Всем – в том числе, разумеется, и самим правым – понятно, что уличных баррикад не будет, а бойкот успешно провалится: главная отличительная черта характера нынешнего электората – удивительная социальная пассивность. Уверенное (и вовсе не обязательно сочиненное "административным ресурсом") голосование за изначально назначенных победителей; безразлично-одобрительное отношение к результатам выборов; рекордно низкая явка – все складывается одно к одному. Весьма показательный социальный феномен - молодежь зачастую отправляется на избирательные участки исключительно ради того, чтобы порадовать родителей, до сих пор обуреваемых шестидесятническим пафосом переустройства общества. Выборы нового ректора РГГУ – явно грозящие устранением студенческих и преподавательских свобод – вызывают внутри университета, бывшей цитадели бурной перестроечной и постперестроечной демократии, лишь вялое, не воплощающееся ни в каких действиях недовольство. А чего, собственно, беспокоиться? Всем и так все ясно – как в том старом советском весьма концептуалистском анекдоте про листовки без текста.

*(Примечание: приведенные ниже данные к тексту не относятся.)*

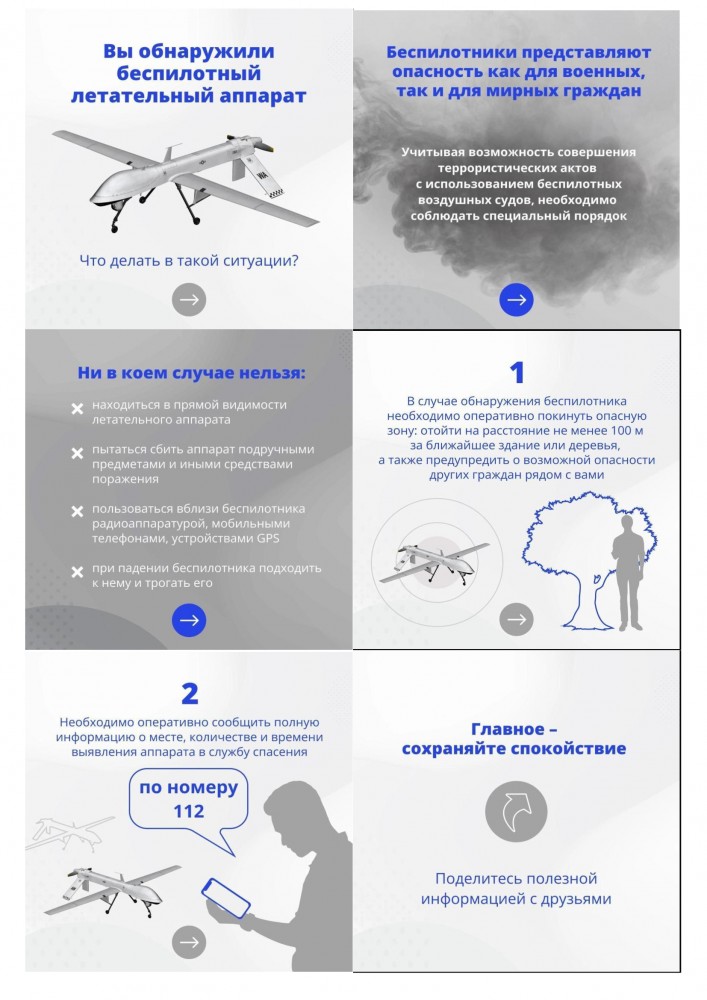 Вы обнаружили беспилотный летательный аппарат

Что делать в такой ситуации?

Беспилотники представляют опасность как для военных, так и для мирных граждан

Учитывая возможность совершения террористических актов с использованием беспилотных воздушных судов, необходимо соблюдать специальный порядок

Ни в коем случае нельзя:

находиться в прямой видимости летательного аппарата

пытаться сбить аппарат подручными предметами и иными средствами поражения

пользоваться вблизи беспилотника радиоаппаратурой, мобильными телефонами, устройствами GPS

при падении беспилотника подходить к нему и трогать его

1

В случае обнаружения беспилотника необходимо оперативно покинуть опасную зону: отойти на расстояние не менее 100 м за ближайшее здание или деревья, а также предупредить о возможной опасности других граждан рядом с вами

2

Необходимо оперативно сообщить полную информацию о месте, количестве и времени выявления аппарата в службу спасения

по номеру 112

Главное – сохраняйте спокойствие

Поделитесь полезной информацией с друзьями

Вялое пред- и послевыборное трепыхание правых – лишь очередной, пусть и весьма характерный показатель нынешнего состояния российского общества. Партия, позиционирующая себя как рупор молодой и наиболее энергичной его части, действует с темпераментом засохшей на зиму мухи. Неудивительно – ведь и вся страна застыла, замерла мертвой кристаллической структурой. Страну заморозили.
Похоже, это было вполне целенаправленное действие нынешней власти. Снежная королева уже четыре года успешно создает в России управляемую демократию, вживляя в тело общества кусочки льда. Усыпленное способом гибернации общество не тревожится – ему хорошо и спокойно. Да, чуть-чуть лишили свободы слова – во всех телепередачах в части политики говорят более или менее одно и тоже, зато есть многих других частей – там-то можно отыграться. Да, Басманный суд не отличается независимостью, зато кое-где уже есть суды присяжных, кого-нибудь невиноватого они вполне могут оправдать. Да, ходить голосовать бессмысленно, зато можно, в принципе, и не ходить, а запросто съездить отдохнуть в Турцию, причем - безо всякого разрешения парткома.
В принципе, двадцать лет назад, при советской власти, большая часть населения именно об этом и мечтала – о независимости частной жизни, о возможности оформлять личное пространство отдельно от государства. Социальный протест, на который опирались немногочисленные перестроечные революционеры, основывался на массовом индивидуализме. Сейчас активные элементы оказались отсечены, причем операция прошла безболезненно – недаром же перманентно вводится сильнодействующий наркоз. В результате общество явственно распадается на отдельные составляющие – на спящие, обезболенные массы, властных хирургов-анестезиологов и отсекаемые ими члены. Жизнь проходит молча – отдельным частям общества сказать друг другу нечего, звуки гаснут в безвоздушном пространстве, слова замерзают, как у Мюнхгаузена. Общественная коммуникация нарушилась – электорат и власть существуют в разных нишах, реальное общение между ними становится все менее реальным и осмысленным. Собственно, это и было главной отличительной чертой советского государства. Судя по всему, путинская демократия – это советская власть плюс возможность читать "Плейбой" и смотреть голливудские блокбастеры. И не ходить на выборы. И спать сладким, холодным и мертвым сном.